### Assigned task
Extend the text on the 1915 Nobel Prize in Physics, picking up right after its final sentence.

### Text segment
Acknowledgements: NikolaTesla.fr would like to thank the Royal Swedish Academy of Sciences, for providing material for this article.
It is important to note that this paper is, of course, only binding on its author; the Royal Swedish Academy of Sciences is not directly involved in its writing.


In November 1915, the Press announced that the Nobel Prize in Physics was awarded jointly to Thomas Alva Edison (1847-1931) and Nikola Tesla (1856-1943), yet that year the Prize was awarded jointly to Sir William Henry Bragg (1862-1942) and his son William Lawrence Bragg (1890-1971) for their services in the analysis of crystal structure by means of X-ray.
To justify the initial erroneous announcement, there are rumours that this Prize was not awarded to Edison and Tesla because of their rivalry, highlighted by the so-called “War of the currents“. There are also others rumours that the interested parties refused it for the same reason.

Example of an article announcing the false award of the Nobel Prize

The awarding of a Nobel Prize follows rules initially defined by Alfred Nobel in his will. In particular, the Prize is awarded during the lifetime of a laureate from a list of candidates selected by the Nobel Committee on the basis of proposals from eminent personalities in the five fields – at Tesla’s time – of physics, chemistry, literature, peace and medicine.

Spatial grounding data:
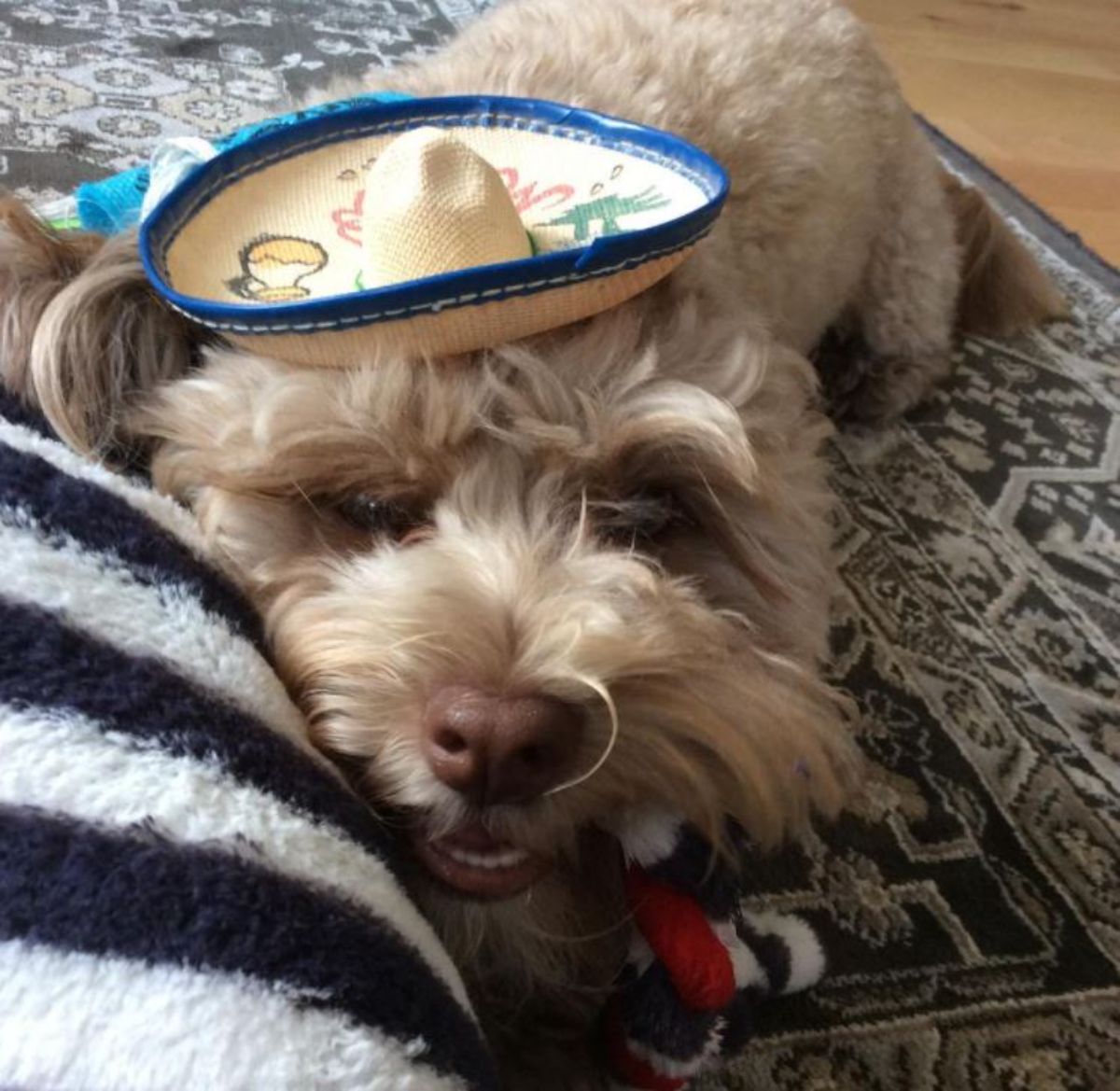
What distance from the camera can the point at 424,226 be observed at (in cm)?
85

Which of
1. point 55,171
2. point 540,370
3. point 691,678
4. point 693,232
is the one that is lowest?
point 55,171

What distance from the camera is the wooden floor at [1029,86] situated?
333 centimetres

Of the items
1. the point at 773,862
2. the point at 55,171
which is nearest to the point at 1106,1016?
the point at 773,862

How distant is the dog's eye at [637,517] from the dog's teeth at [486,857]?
0.92 feet

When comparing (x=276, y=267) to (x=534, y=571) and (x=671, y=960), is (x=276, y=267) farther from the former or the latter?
(x=671, y=960)

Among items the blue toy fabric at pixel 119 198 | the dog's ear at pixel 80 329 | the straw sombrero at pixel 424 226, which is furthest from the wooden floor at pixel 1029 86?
the dog's ear at pixel 80 329

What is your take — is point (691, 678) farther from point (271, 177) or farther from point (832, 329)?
point (832, 329)

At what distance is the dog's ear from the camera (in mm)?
934

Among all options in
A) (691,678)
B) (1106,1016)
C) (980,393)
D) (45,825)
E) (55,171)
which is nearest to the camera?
(45,825)

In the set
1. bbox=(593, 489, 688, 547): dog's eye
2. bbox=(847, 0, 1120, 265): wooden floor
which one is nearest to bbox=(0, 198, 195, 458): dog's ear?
bbox=(593, 489, 688, 547): dog's eye

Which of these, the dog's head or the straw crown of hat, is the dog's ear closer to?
the dog's head

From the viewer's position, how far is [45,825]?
55 cm

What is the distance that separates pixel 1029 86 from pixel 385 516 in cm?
383

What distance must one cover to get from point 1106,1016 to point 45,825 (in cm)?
109
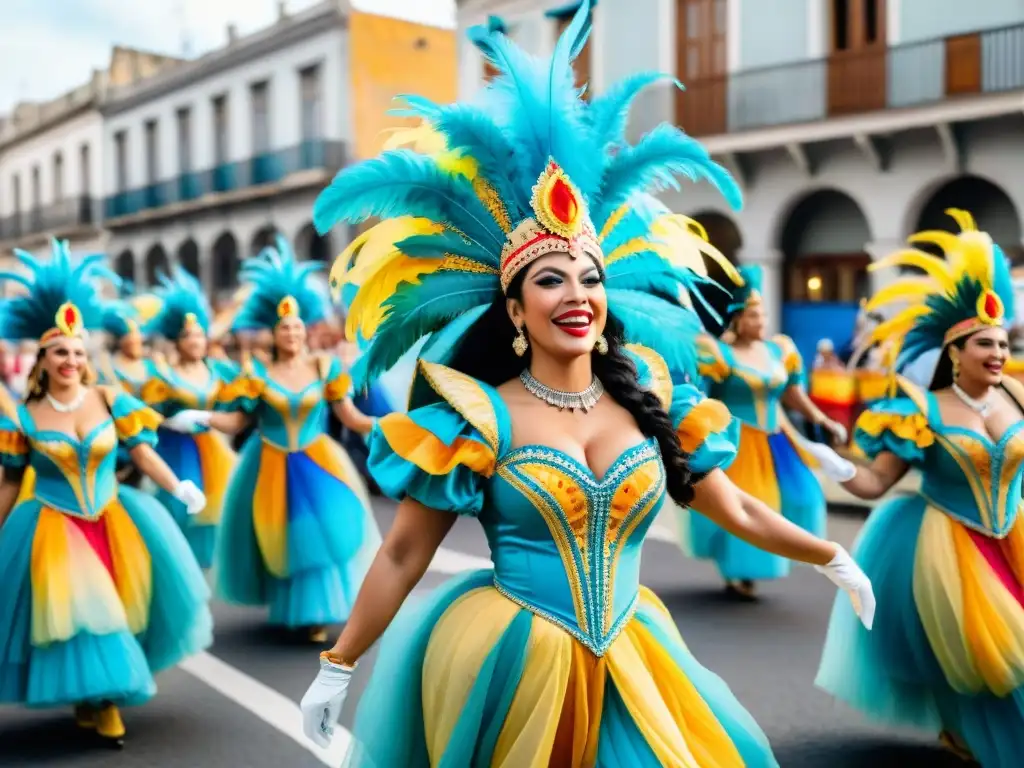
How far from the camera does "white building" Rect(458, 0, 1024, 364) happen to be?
51.0ft

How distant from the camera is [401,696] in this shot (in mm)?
3117

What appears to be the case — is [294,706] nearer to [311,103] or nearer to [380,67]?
[380,67]

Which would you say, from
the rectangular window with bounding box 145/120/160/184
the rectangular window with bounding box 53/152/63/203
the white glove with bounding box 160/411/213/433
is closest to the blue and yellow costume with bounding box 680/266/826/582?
the white glove with bounding box 160/411/213/433

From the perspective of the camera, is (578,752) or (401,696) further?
(401,696)

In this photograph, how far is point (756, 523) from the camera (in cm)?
328

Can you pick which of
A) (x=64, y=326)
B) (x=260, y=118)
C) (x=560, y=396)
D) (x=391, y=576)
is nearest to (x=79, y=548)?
(x=64, y=326)

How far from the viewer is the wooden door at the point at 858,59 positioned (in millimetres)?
16516

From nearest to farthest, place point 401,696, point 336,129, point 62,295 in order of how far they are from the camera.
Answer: point 401,696, point 62,295, point 336,129

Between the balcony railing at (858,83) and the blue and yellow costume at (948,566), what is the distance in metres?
11.5

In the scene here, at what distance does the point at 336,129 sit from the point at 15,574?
76.7 feet

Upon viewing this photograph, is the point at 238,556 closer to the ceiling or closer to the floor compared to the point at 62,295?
closer to the floor

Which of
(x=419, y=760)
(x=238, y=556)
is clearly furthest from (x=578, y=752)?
(x=238, y=556)

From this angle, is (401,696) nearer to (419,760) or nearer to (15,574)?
(419,760)

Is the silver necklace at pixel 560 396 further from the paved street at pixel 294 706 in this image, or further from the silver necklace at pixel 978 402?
the paved street at pixel 294 706
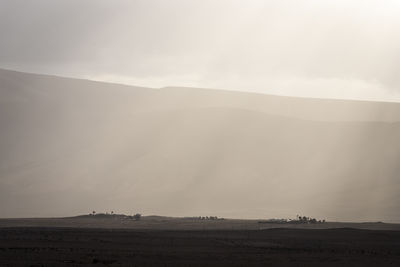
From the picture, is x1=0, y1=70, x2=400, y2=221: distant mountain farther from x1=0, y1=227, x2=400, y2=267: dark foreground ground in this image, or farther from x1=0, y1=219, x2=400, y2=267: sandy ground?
x1=0, y1=227, x2=400, y2=267: dark foreground ground

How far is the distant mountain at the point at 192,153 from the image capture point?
85.8 m

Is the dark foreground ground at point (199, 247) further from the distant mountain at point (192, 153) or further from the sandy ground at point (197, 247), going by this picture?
the distant mountain at point (192, 153)

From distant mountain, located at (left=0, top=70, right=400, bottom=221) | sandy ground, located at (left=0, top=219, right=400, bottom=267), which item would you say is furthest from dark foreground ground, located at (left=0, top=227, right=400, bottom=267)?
distant mountain, located at (left=0, top=70, right=400, bottom=221)

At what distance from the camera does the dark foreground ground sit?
31.2 m

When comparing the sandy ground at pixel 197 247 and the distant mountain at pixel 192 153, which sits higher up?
the distant mountain at pixel 192 153

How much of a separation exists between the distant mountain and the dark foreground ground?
103 ft

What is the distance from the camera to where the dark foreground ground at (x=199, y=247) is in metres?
31.2

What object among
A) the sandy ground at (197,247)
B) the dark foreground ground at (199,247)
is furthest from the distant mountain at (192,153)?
the dark foreground ground at (199,247)

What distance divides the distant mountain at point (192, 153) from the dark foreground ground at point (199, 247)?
31.5 m

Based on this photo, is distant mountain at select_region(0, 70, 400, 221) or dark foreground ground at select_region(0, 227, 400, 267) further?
distant mountain at select_region(0, 70, 400, 221)

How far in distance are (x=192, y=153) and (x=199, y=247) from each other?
66149 millimetres

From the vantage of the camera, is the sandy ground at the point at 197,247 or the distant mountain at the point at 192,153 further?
the distant mountain at the point at 192,153

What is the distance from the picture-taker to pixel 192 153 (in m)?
104

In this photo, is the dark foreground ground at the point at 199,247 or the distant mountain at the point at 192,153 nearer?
the dark foreground ground at the point at 199,247
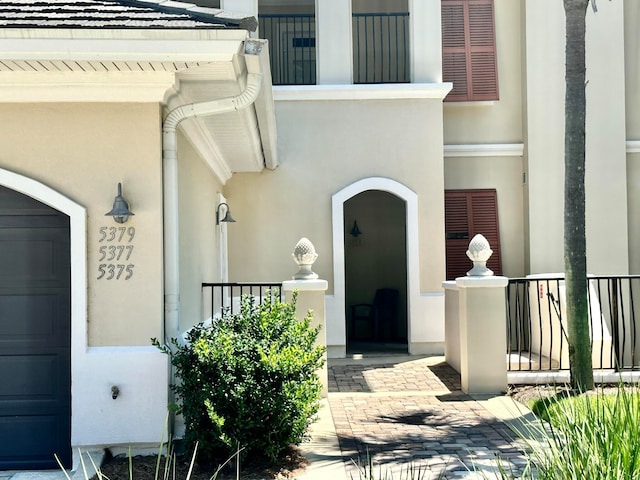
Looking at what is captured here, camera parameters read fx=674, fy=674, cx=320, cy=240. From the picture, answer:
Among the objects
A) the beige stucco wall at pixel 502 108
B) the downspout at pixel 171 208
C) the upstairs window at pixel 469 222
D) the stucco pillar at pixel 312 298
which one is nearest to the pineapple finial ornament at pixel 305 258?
the stucco pillar at pixel 312 298

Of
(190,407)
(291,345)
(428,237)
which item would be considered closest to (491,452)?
(291,345)

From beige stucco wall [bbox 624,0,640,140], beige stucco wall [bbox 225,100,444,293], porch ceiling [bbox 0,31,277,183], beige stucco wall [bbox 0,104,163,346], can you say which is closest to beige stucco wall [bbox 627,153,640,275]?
beige stucco wall [bbox 624,0,640,140]

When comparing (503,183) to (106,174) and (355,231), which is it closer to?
(355,231)

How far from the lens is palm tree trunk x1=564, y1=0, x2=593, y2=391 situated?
8367 mm

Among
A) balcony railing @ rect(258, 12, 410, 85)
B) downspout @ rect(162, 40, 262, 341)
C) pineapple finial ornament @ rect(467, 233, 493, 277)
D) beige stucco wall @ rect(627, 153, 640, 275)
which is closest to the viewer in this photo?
downspout @ rect(162, 40, 262, 341)

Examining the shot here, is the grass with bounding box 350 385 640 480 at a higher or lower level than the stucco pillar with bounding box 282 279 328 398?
lower

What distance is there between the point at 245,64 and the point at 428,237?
25.4 ft

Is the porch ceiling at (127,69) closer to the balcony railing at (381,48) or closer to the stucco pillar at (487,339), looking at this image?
the stucco pillar at (487,339)

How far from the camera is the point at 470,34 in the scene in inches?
566

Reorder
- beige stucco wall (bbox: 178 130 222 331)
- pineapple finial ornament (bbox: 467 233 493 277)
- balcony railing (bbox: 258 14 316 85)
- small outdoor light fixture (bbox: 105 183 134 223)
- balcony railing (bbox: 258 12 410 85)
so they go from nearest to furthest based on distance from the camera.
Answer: small outdoor light fixture (bbox: 105 183 134 223) → beige stucco wall (bbox: 178 130 222 331) → pineapple finial ornament (bbox: 467 233 493 277) → balcony railing (bbox: 258 12 410 85) → balcony railing (bbox: 258 14 316 85)

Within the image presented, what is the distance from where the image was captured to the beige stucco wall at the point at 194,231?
294 inches

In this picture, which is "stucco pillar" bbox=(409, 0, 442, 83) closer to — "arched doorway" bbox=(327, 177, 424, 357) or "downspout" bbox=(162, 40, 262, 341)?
"arched doorway" bbox=(327, 177, 424, 357)

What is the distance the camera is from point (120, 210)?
609 cm

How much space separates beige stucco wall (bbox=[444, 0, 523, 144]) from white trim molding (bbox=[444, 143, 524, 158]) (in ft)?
0.55
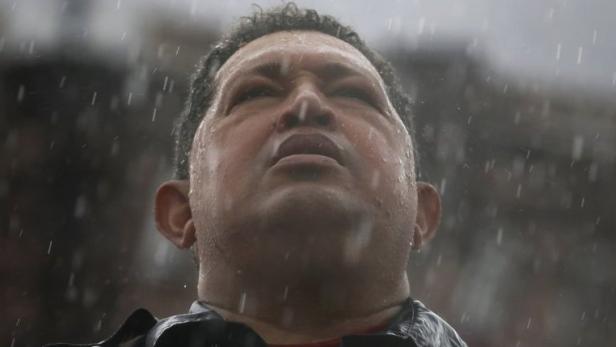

### Reply
The Archives of the Center for History of Science at the Royal Swedish Academy of Sciences keeps the proposals of eminent persons. It turns out that the name Thomas Alva Edison was proposed once – on November 6, 1914 – by the American palaeontologist Henry Fairfield Osborn.

In contrast, Nikola Tesla’s name was also proposed once to the Nobel Committee by the Austrian physicist Felix Ehrenhaft, but that was for the 1937 Nobel Prize in Physics. In the absence of a nomination of his name, Tesla could not therefore have been a laureate in 1915.

To explain why the list of laureates published in the press mentions the award of the Nobel Prize in Literature to Romain Rolland, which was indeed the case, and since Edison’s name was included in the proposals for the 1915 Nobel Prizes ; it seems that an indiscretion, followed by an erroneous extrapolation, are at the basis of the false awarding of the Nobel Prize to Edison and Tesla.


Nikola Tesla did not win any Nobel Prizes, but this story begs the question:

Should Nikola Tesla have received a Nobel Prize?

First of all, it is important to clarify that eminent personalities can only propose names to the Nobel Committee on the basis of scientific discoveries duly established, or supposed to be so, at the time of the award. There is therefore no reason to blame these eminent persons or the Royal Swedish Academy of Sciences for not awarding a Nobel Prize to Nikola Tesla.
However, if we reason solely in terms of the anteriority of a discovery – whose author was awarded a Nobel Prize in Physics – then Nikola Tesla should have been the winner or co-winner of three Nobel Prizes in Physics, including the very first.


1st Nobel Prize

The very first Nobel Prize in Physics was awarded in 1901 to Wilhelm Conrad Röntgen (1845-1923) for the discovery of X-rays on November 8, 1895. Tesla had previously discovered this radiation, but on the night of March 13 to 14, 1895, a fire broke out in the cellar of the building where his laboratory was located, on the second floor. The fire destroyed most of his papers and equipment, including the evidence of his earlier discovery.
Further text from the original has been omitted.